As expected, Reggie Bush and Pierre Thomas both contributed with some impressive hard runs and screens during their limited playing time. Once again, Bush exhibited both speed and toughness when he powered a backhanded flip from Brees down the field for a 38-yard gain. He had seven catches for 70 yards.  Marques Colston had four catches for 55 yards. 

But it was the performance of undrafted rookie sensation, Chris Ivory, that dazzled the 70,000+ who were in attendance. From a simple swing pass, he totally embarrassed the Chargers’ defenders as he meandered his way down the field, breaking tackles and stiff-arming to take it in for a 76-yard score. He also rushed for 45 yards in this one.

I must tell you, this kid gets more impressive by the week. Once a long-shot to make the team’s roster, it would be hard at this point not to imagine him being a Saint by the time the regular season starts on September 9th. He has played solid in all three preseason games, and from what I heard of him prior to that, he wowed coaches and spectators all during training camp. He is a tough, exciting player who has, in my opinion, set himself comfortably apart from the other running backs competing for a roster spot.

The Chargers’ offense wasn’t bad either, just a bit inconsistent. At times, they took it right to the Saints’ secondary, capitalizing on miscues that are proving to be problematic for New Orleans. Rivers and company’s opening drive was perhaps their most impressive. Utilizing a perfect balance of passes and runs, the first-team offense struck quickly when the capable quarterback led them 82 yards for the game’s first score, a tough, grinding 6-yard touchdown punch by a stream-lined Jacob Hester (who, by the way, showed a lot of athleticism on the score). In the 12-play drive, Rivers was 5 of 6 for 44 yards, while Ryan Mathews gained 32 yards on five carries, breaking one for an impressive 16-yd run. Rivers’ other touchdown pass was a 9-yard toss to Malcolm Floyd. Leaving the game in the middle of the 3rd quarter, he finished with 16 of 27 for 167 yards.
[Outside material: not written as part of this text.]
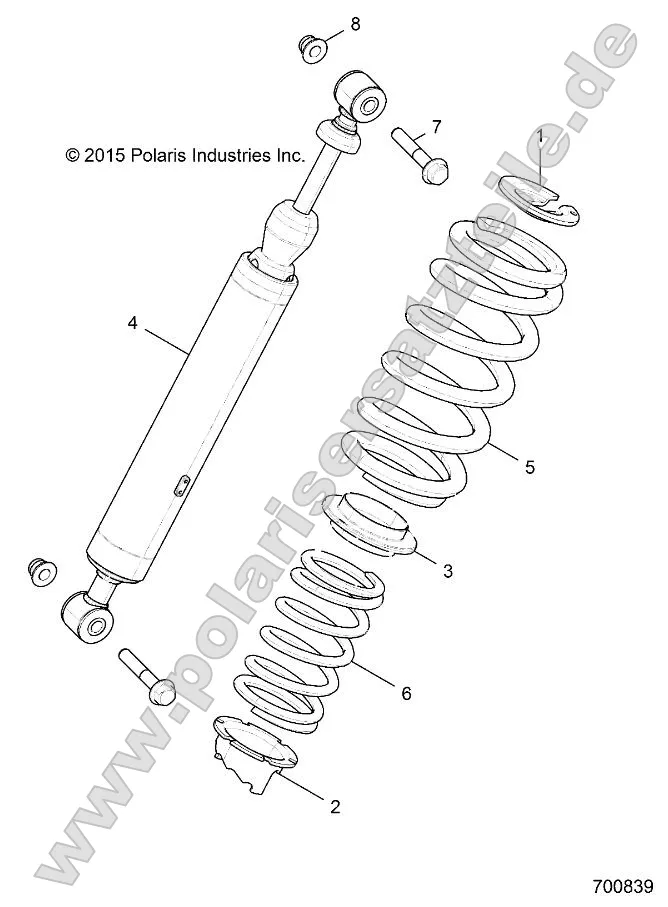 Suspension, Rear Shock Mounting (700839)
Antonio Gates had 5 catches for 66 yards.

The Saints defense had a solid performance overall despite a rocky start in which it gave up a touchdown.  Jabari Greer was true to form as he darted back and forth batting down passes and disrupting plays.  Characteristic of  its new improved reputation, the unit recorded two interceptions–one by Usama Young and the other by Leigh Torrence who ran it back 87 yards for a touchdown in the waning seconds to end the game on a high note.

What I saw in terms of Saint performances was that there are still some serious issues on special teams coverage, though it was somewhat better than in the previous two games.  Dropped passes were also a problem that killed otherwise productive drives.  And there were way too many penalties.  Players are going to have to stay focused and disciplined in order to avoid flags that only hurt the team.  I don’t know about this new rule concerning having to wait until the officials get into position before the ball can be snapped either.  Judging from this game alone, it just looks like a lot of confusion to me. Neither the coaches nor the players appear to be in favor of it.  It’s going to be interesting to see how it affects teams as the regular season cranks on.

Of special note,  MLB Jonathan Vilma went down with what’s being reported as a right groin injury early in the 3rd quarter.  Although he left the field under his own power, we don’t know the severity of the injury.  Vilma had been playing extremely well, making his presence felt all over the field.   Zack Strief also had to leave the game with an injury–I’ve heard ankle and knee so I’m exactly sure which.   We can only hope and pray that their injuries are not serious so they can be back in action soon.

Other Notes:  Patrick Ramsey was 10 of 18 for 191 yards and 1 TD–impressive!  Adrian Arrington also continued to shine by pulling down rather difficult catches, although I don’t get him back there returning kicks.  Courtney Roby and Montez Billings both showed moments of brilliance.  Garret Hartley was reliable once again, nailing FGs of 27 , 35 and 40 yards.